Ninety-nine percent of all advertising is a jumble of hyperbole, fluff, and platitudes. A big yawn. Terms such as “professionalism,” “cheapest,” “service,” “quality,” and “convenient” are everywhere. They do nothing to communicate why you're the best value to your customers or how you solve problems that nobody else solves.

But most contractors go on churning out these platitudes that do nothing more than get their name out there, if that. Why would anyone want to waste all that money hardly saying anything to anyone? Because we see ads for General Motors, McDonald's, and Pepsi-Cola all the time, and assume that's how advertising is done.
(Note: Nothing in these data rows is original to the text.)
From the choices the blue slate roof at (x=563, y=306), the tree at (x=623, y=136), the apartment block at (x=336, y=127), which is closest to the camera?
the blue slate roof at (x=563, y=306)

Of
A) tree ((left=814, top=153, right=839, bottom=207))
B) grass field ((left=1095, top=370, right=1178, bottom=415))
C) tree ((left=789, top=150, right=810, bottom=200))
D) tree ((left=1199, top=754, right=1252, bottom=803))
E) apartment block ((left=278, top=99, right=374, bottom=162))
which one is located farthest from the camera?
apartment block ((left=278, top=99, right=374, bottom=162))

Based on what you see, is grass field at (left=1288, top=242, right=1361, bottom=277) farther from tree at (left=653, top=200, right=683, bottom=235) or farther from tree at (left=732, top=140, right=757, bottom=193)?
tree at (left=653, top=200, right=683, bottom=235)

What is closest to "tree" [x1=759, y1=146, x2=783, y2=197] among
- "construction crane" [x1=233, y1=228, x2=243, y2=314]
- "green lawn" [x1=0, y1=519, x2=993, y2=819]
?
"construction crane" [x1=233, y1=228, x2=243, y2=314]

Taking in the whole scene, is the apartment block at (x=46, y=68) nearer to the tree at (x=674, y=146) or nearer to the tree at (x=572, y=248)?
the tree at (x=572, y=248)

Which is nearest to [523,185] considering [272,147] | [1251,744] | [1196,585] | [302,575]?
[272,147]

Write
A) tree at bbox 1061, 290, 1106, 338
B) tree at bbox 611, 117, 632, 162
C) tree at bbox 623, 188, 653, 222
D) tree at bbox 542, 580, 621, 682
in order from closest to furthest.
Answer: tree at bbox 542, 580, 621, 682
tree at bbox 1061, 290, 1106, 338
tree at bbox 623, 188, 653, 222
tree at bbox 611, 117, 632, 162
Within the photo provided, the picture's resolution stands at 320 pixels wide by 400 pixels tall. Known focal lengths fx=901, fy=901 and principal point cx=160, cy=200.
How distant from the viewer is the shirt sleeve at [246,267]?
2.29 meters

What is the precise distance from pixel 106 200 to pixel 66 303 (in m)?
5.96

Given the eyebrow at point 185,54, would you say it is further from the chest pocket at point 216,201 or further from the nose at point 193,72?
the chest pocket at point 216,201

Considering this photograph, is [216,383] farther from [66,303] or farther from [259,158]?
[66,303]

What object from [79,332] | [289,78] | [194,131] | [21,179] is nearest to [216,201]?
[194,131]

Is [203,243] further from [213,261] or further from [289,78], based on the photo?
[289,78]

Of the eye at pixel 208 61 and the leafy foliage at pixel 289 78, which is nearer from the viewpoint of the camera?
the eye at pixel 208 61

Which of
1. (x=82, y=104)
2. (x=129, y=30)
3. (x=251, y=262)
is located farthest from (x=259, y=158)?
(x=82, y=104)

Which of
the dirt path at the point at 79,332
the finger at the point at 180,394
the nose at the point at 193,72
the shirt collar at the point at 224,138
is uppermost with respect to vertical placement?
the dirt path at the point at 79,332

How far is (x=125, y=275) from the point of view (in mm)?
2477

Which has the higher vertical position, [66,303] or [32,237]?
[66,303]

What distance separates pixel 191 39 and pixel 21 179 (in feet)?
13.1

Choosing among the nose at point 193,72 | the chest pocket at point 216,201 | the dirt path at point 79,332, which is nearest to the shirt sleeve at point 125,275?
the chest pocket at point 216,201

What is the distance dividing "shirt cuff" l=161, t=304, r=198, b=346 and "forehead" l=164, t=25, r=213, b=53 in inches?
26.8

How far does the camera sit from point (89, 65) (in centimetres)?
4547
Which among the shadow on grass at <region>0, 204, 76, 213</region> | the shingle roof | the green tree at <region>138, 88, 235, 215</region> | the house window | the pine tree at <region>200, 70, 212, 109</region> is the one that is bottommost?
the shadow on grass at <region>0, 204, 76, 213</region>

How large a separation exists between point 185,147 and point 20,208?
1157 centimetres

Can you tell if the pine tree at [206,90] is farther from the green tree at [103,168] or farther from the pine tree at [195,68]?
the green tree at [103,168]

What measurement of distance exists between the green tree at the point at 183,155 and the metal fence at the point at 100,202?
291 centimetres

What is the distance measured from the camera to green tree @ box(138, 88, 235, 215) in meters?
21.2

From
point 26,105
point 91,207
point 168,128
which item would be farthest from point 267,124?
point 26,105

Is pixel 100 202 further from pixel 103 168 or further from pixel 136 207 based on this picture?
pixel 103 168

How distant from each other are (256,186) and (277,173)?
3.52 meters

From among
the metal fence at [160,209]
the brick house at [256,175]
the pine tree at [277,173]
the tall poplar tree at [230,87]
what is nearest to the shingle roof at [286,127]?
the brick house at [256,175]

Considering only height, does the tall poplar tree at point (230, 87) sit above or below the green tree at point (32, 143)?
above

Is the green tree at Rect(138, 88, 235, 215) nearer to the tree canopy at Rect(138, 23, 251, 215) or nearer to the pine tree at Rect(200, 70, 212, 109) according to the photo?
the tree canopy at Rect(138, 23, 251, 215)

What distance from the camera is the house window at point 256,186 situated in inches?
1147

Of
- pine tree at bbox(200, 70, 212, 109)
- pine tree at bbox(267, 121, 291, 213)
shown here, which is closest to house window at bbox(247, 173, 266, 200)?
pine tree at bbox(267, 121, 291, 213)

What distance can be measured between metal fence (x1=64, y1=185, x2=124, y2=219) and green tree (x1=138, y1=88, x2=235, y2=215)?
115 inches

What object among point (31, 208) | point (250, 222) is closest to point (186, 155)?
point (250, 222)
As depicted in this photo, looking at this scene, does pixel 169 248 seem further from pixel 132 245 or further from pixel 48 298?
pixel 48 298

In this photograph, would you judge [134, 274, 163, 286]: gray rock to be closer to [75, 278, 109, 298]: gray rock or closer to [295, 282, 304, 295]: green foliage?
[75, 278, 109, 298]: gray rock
INTO ACTION A more effective strategy is advertising that gets prospects to take action which, in turn, leads to a purchase. That action could be to call for an appointment, visit your Web site, or request product information. This is different from Fortune 500 advertising, which tries to create a feeling and associate it with a particular product.

The bottom line is that you have to spend your money — whether it's hundreds, thousands, or even millions of dollars — more wisely than Fortune 500 businesses do. And you do that by using action-oriented advertising.
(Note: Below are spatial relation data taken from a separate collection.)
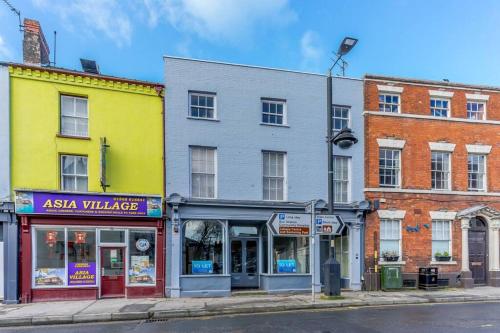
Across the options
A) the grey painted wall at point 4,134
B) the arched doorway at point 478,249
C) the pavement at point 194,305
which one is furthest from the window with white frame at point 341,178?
the grey painted wall at point 4,134

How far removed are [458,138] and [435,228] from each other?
176 inches

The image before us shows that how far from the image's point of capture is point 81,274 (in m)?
13.2

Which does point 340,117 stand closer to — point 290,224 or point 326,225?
point 326,225

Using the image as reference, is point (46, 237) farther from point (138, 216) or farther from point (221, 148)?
point (221, 148)

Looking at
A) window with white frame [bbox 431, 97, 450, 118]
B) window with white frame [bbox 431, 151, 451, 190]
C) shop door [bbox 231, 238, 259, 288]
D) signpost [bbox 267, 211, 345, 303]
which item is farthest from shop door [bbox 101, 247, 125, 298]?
window with white frame [bbox 431, 97, 450, 118]

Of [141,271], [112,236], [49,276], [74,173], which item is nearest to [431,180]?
[141,271]

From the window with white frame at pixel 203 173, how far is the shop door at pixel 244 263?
2.45 m

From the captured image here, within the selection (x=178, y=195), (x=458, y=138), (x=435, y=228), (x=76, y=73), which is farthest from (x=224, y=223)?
(x=458, y=138)

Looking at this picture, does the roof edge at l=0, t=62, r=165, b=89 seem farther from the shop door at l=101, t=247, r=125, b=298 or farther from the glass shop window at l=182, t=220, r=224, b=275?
the shop door at l=101, t=247, r=125, b=298

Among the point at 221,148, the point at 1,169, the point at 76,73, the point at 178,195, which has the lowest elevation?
the point at 178,195

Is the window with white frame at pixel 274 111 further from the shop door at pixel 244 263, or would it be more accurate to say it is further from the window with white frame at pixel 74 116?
the window with white frame at pixel 74 116

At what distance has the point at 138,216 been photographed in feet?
44.6

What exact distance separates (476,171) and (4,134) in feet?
67.2

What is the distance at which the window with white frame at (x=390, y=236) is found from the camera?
1595 cm
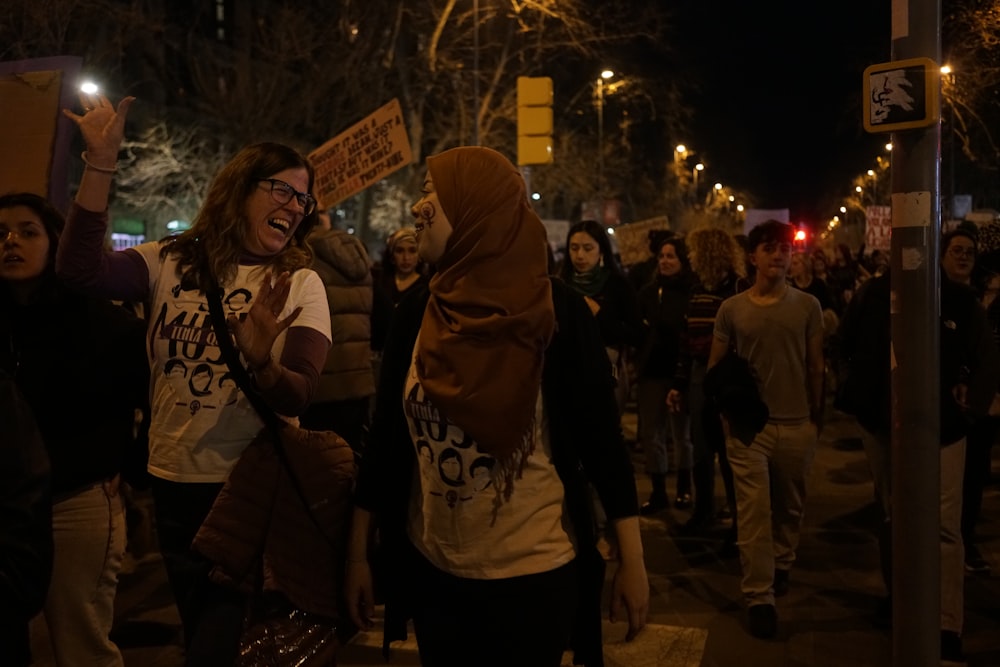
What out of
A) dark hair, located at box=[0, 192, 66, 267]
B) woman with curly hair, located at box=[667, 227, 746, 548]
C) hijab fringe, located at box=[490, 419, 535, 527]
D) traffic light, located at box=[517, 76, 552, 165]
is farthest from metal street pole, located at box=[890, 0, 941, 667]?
→ traffic light, located at box=[517, 76, 552, 165]

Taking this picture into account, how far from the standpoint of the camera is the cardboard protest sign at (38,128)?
15.2ft

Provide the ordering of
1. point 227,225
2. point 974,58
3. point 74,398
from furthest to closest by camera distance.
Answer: point 974,58 → point 74,398 → point 227,225

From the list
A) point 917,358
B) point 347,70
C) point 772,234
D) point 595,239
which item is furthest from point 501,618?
point 347,70

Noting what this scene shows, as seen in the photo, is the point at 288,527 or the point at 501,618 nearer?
the point at 501,618

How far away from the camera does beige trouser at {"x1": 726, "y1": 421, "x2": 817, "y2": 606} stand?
17.7 feet

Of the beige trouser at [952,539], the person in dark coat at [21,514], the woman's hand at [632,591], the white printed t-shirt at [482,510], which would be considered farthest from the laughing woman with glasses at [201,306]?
the beige trouser at [952,539]

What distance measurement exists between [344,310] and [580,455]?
9.82 ft

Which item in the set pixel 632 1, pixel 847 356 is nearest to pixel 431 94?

MEASURED EFFECTIVE NESS Action-oriented advertising has many benefits. The main one is that you know almost instantly how profitable or unprofitable your ads are, based on the number of appointments, inquiries, hits, or leads you receive directly from the ads.

You'll hear a lot of people in the advertising industry say you can't quantify the results of your advertising like that, and in some cases they're right. But that's only because many business owners don't understand the fundamentals of how to employ their advertising to make money.

Some people will tell you that you can't do action-oriented advertising in certain media. Again, you can, if — and only if — you know how.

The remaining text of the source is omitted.